+++ TESTO CITATO
Questa modalità di gestire il rapporto con il contribuente, inutile ai fini della lotta all’evasione e nei fatti demagogica, in un altro paese, economicamente comparabile con il nostro avrebbe trovato una ferrea opposizione da parte dell’organo dell’amministrazione pubblica chiamato a gestirla. Ciò in Italia non è avvenuto e questo dovrebbe far riflettere sulla mancanza di autonomia decisionale degli organi operativi della nostra Pubblica Amministrazione. È quindi auspicabile che nella prossima riforma fiscale si tenga conto anche di questi aspetti per impostare regole semplici da applicare e che consentano al contribuente comune di presentare la propria dichiarazione senza ricorrere all’intermediazione che non aggiunge alcun valore al processo.
++++++
+++ RECORD ARCHIVIATI
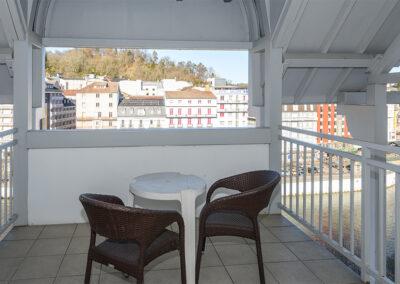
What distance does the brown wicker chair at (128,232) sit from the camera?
7.55ft

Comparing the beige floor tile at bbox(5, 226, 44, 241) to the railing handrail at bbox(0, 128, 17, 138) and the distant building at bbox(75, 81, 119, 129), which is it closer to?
the railing handrail at bbox(0, 128, 17, 138)

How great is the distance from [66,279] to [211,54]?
3.44 metres

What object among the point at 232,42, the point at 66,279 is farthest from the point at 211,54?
the point at 66,279

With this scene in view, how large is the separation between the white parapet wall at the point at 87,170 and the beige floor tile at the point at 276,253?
1112mm

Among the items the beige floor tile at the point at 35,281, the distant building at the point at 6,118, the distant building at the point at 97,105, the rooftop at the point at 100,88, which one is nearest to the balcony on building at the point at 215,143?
the beige floor tile at the point at 35,281

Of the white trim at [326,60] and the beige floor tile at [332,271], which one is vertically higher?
the white trim at [326,60]

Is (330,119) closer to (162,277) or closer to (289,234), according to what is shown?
(289,234)

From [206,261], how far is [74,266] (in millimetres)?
1048

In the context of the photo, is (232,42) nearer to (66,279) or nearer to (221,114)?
(221,114)

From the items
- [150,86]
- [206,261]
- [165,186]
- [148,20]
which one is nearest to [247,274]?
[206,261]

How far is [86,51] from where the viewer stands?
502 centimetres

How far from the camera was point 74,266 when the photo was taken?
3.18 meters

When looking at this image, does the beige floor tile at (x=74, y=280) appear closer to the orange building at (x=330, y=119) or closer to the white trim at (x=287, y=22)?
the white trim at (x=287, y=22)

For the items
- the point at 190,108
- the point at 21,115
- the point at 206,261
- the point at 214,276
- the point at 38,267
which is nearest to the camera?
the point at 214,276
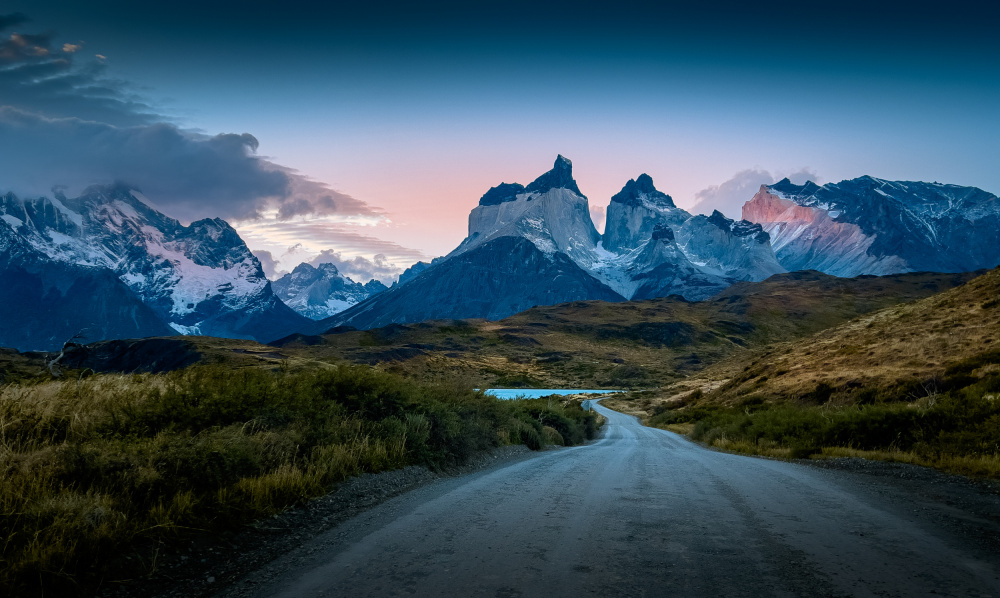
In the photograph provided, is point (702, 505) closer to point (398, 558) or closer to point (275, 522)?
point (398, 558)

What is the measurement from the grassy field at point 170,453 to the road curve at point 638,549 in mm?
1391

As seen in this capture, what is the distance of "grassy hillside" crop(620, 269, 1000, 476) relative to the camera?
1563 centimetres

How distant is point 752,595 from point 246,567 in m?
5.15

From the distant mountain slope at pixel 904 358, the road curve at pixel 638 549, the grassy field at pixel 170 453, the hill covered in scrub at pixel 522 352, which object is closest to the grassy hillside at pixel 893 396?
the distant mountain slope at pixel 904 358

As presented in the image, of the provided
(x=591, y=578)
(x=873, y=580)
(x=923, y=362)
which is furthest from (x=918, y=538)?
(x=923, y=362)

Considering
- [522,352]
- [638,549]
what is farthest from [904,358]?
[522,352]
++++++
- CONSEGNA 1 -
Riproduci per intero il testo sul rapporto con il contribuente, senza alcuna modifica.
- CONSEGNA 2 -
Riscrivi i record dal primo fino alla riga che contiene "3.44 metres", inclusa, mettendo "rattan" al posto di "wicker" e lasciando tutto il resto invariato. Non riportare le immagini.

- RISULTATO 1 -
Questa modalità di gestire il rapporto con il contribuente, inutile ai fini della lotta all’evasione e nei fatti demagogica, in un altro paese, economicamente comparabile con il nostro avrebbe trovato una ferrea opposizione da parte dell’organo dell’amministrazione pubblica chiamato a gestirla. Ciò in Italia non è avvenuto e questo dovrebbe far riflettere sulla mancanza di autonomia decisionale degli organi operativi della nostra Pubblica Amministrazione. È quindi auspicabile che nella prossima riforma fiscale si tenga conto anche di questi aspetti per impostare regole semplici da applicare e che consentano al contribuente comune di presentare la propria dichiarazione senza ricorrere all’intermediazione che non aggiunge alcun valore al processo.

- RISULTATO 2 -
What distance does the brown rattan chair at (128,232) sit from the camera?
7.55ft

Comparing the beige floor tile at bbox(5, 226, 44, 241) to the railing handrail at bbox(0, 128, 17, 138) and the distant building at bbox(75, 81, 119, 129), which is it closer to?
the railing handrail at bbox(0, 128, 17, 138)

How great is the distance from [66,279] to [211,54]?
3.44 metres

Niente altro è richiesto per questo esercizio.